**Aim:** Reproduce each of the following lines verbatim, from the first to the last.

#####

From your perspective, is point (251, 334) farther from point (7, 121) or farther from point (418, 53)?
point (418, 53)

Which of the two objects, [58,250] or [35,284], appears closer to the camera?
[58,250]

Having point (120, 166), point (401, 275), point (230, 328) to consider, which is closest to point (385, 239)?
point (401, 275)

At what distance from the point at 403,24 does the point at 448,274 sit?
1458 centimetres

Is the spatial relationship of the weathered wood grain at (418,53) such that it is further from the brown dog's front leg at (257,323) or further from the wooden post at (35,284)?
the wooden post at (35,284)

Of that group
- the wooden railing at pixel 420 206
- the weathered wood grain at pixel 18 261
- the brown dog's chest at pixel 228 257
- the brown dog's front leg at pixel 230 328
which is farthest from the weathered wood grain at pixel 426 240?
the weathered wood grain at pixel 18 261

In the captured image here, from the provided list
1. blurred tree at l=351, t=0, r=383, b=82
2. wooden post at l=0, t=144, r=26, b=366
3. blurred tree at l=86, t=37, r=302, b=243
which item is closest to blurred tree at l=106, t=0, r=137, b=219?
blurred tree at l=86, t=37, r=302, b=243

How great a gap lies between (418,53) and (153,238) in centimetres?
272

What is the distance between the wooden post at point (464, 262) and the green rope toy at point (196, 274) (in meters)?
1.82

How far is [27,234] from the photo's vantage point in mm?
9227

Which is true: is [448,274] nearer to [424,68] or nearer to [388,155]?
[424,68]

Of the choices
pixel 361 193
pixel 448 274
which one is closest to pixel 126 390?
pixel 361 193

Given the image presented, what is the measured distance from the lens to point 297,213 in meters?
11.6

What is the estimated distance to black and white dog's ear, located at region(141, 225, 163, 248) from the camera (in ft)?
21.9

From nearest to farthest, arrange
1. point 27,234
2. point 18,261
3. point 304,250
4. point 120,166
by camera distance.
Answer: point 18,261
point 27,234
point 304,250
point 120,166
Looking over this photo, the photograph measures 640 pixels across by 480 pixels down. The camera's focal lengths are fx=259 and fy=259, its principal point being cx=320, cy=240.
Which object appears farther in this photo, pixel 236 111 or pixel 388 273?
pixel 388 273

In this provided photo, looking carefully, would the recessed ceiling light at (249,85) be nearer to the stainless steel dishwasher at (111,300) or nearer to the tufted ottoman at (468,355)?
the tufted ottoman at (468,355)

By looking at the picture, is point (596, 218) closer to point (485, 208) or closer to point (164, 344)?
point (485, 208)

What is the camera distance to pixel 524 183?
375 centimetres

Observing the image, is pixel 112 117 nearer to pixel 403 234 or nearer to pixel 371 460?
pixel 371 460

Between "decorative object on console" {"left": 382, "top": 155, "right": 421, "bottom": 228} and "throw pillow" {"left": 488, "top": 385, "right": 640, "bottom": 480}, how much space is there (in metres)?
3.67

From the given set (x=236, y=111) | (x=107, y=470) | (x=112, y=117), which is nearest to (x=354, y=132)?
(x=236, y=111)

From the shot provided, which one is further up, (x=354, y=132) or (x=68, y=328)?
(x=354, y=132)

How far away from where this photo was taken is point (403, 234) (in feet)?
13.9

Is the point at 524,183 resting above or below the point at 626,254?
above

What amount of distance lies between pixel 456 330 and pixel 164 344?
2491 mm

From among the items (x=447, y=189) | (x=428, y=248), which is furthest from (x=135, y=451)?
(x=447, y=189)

#####

**Solved problem:**
From your perspective, is point (251, 334) farther from point (7, 121) or farther from point (418, 53)?
point (418, 53)

Which of the two objects, [58,250] or [35,284], appears closer to the camera?
[58,250]

Having point (120, 166), point (401, 275), point (230, 328) to consider, which is closest to point (385, 239)?
point (401, 275)

At what distance from the point at 403,24 does the point at 448,274 sit?
1458 centimetres

Is the spatial relationship of the weathered wood grain at (418,53) such that it is further from the brown dog's front leg at (257,323) or further from the wooden post at (35,284)?
the wooden post at (35,284)

Of that group
- the wooden railing at pixel 420 206
- the weathered wood grain at pixel 18 261
- the brown dog's chest at pixel 228 257
- the brown dog's front leg at pixel 230 328
which is farthest from the weathered wood grain at pixel 426 240?
the weathered wood grain at pixel 18 261

In the captured image here, from the provided list
1. blurred tree at l=351, t=0, r=383, b=82
2. wooden post at l=0, t=144, r=26, b=366
3. blurred tree at l=86, t=37, r=302, b=243
which item is closest to blurred tree at l=106, t=0, r=137, b=219?
blurred tree at l=86, t=37, r=302, b=243

How great a gap lies between (418,53) and (153,238) in centimetres?
272

What is the distance between the wooden post at point (464, 262) and the green rope toy at point (196, 274) (in meters)?
1.82

How far is [27,234] from the photo's vantage point in mm?
9227

Which is true: is [448,274] nearer to [424,68] or nearer to [388,155]?
[424,68]

Of the choices
pixel 361 193
pixel 448 274
which one is closest to pixel 126 390?
pixel 361 193

Given the image presented, what is the measured distance from the lens to point 297,213 in meters?
11.6

What is the estimated distance to black and white dog's ear, located at region(141, 225, 163, 248) from the camera (in ft)?
21.9

From nearest to farthest, arrange
1. point 27,234
2. point 18,261
3. point 304,250
4. point 120,166
by camera distance.
Answer: point 18,261
point 27,234
point 304,250
point 120,166
Looking over this photo, the photograph measures 640 pixels across by 480 pixels down. The camera's focal lengths are fx=259 and fy=259, its principal point being cx=320, cy=240.
Which object appears farther in this photo, pixel 236 111 or pixel 388 273?
pixel 388 273

In this provided photo, looking carefully, would the recessed ceiling light at (249,85) be nearer to the stainless steel dishwasher at (111,300) or nearer to the tufted ottoman at (468,355)?
the tufted ottoman at (468,355)

By looking at the picture, is point (596, 218) closer to point (485, 208) or closer to point (164, 344)?
point (485, 208)

What is the camera distance to pixel 524 183?
375 centimetres

Observing the image, is pixel 112 117 nearer to pixel 403 234 or nearer to pixel 371 460?
pixel 371 460

Between "decorative object on console" {"left": 382, "top": 155, "right": 421, "bottom": 228} and "throw pillow" {"left": 488, "top": 385, "right": 640, "bottom": 480}, how much space is there (in metres)?
3.67

From the given set (x=236, y=111) | (x=107, y=470) | (x=112, y=117), which is nearest to (x=354, y=132)?
(x=236, y=111)

From the shot provided, which one is further up, (x=354, y=132) or (x=68, y=328)?
(x=354, y=132)

How far away from where this photo was taken is point (403, 234) (in feet)?
13.9

Is the point at 524,183 resting above or below the point at 626,254?
above

What amount of distance lies between pixel 456 330 and pixel 164 344?
2491 mm

From among the items (x=447, y=189) | (x=428, y=248), which is furthest from (x=135, y=451)?
(x=447, y=189)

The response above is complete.